WESTWOOD, CA — As the temperature began dipping below eighty, Matthew Park, a junior at UCLA, felt the familiar festive tingle in the air and knew it was that time of year again. As his friends packed to visit their hometowns, Park eagerly began to prepare his own suitcase for his annual return to the closet.
“It’s been such a long time!” says Park quite animatedly. “I’m so used to being comfortable with my identity and having all my peers accept me as I am. I’ve been getting nostalgic about having nightmares of being tortured in hell every time my heart skipped for another dude.”
One of the most exciting parts of going home for the holidays is that Park would not be making the journey alone. It has become a Christmas tradition for Park to phone his friend Tanya Chao to be his date for holiday dinner. Park and Chao had been close friends all throughout high school, where they were honored as the Most Valuable Players of their track and field team every year. Both went on to attend the same university, where Park continued to run track while Chao joined the rugby team. Both found romantic partners of their respective genders.
“See, it works out so perfectly!” says Park. “Since Tanya and I have always been so close, everyone back home just assumes that we’re dating. And we’re always happy to help each other out and keep each other’s gay at bay, just for a little while.”
Chao admits that while the situation is not ideal, it is better than the arrangement that she had maintained prior.
“My girlfriend Mica would come home with me during school breaks, and I would have to introduce her as my best friend,” said Chao. “My parents started getting suspicious when they would ask us about our boyfriends and we’d both start cracking up.
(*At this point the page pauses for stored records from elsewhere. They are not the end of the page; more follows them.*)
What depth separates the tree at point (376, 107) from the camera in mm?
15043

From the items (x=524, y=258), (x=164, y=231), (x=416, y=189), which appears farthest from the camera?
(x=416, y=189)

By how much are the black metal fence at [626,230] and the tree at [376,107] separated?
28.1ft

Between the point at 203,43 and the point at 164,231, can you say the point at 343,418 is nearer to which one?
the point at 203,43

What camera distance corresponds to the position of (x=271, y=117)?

It also didn’t help that we always fell asleep on the living room couch spooning while ‘The L Word’ was still playing on the TV.”
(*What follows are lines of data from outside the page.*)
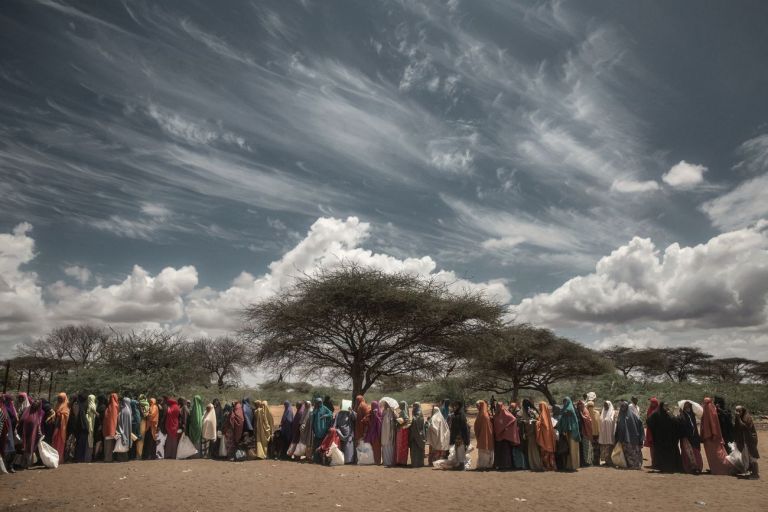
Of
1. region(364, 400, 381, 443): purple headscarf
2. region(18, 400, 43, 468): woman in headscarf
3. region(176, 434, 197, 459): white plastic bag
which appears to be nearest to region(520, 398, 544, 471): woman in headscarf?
region(364, 400, 381, 443): purple headscarf

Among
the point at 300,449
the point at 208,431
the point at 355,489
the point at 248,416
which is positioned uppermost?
the point at 248,416

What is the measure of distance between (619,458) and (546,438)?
2.05 meters

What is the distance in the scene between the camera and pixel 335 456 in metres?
12.8

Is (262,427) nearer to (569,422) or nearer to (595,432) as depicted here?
(569,422)

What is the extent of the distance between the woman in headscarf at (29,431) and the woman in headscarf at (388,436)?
8.18 meters

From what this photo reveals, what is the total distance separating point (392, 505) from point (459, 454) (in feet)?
13.5

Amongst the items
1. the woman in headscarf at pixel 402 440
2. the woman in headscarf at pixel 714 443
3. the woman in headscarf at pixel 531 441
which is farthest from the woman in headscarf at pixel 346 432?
the woman in headscarf at pixel 714 443

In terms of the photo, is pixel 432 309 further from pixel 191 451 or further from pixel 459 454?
pixel 191 451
Park is thankful that having Chao over for a single dinner over the course of a year is enough to convince his family that his heterosexual love life is thriving.
“It isn’t great that I have to deny the existence of the most important person in my life on a day that celebrates all the profound and meaningful relationships we have,” says Park. “But it is sort of nice to relive the days when I couldn’t even try to find a romantic relationship due to the vicious rumor mill of my town. You know, sometimes we regard the toxic environments we grew up in with comforting familiarity. So then we’ll always feel compelled to return to it, because it’s really all we know. I guess that’s why I always look forward to this sham dinner, where I can go back to pretending that I’m the perfect child that my parents love, rather than someone with what they think is a mental illness that will condemn me to hell.” Park laughs. “It’s either no homo or no home, I guess!”
Park and Chao leave for home the day after finals. Both will take the Flyaway bus to the airport, where they will sit together and practice holding hands while actively trying not to cry.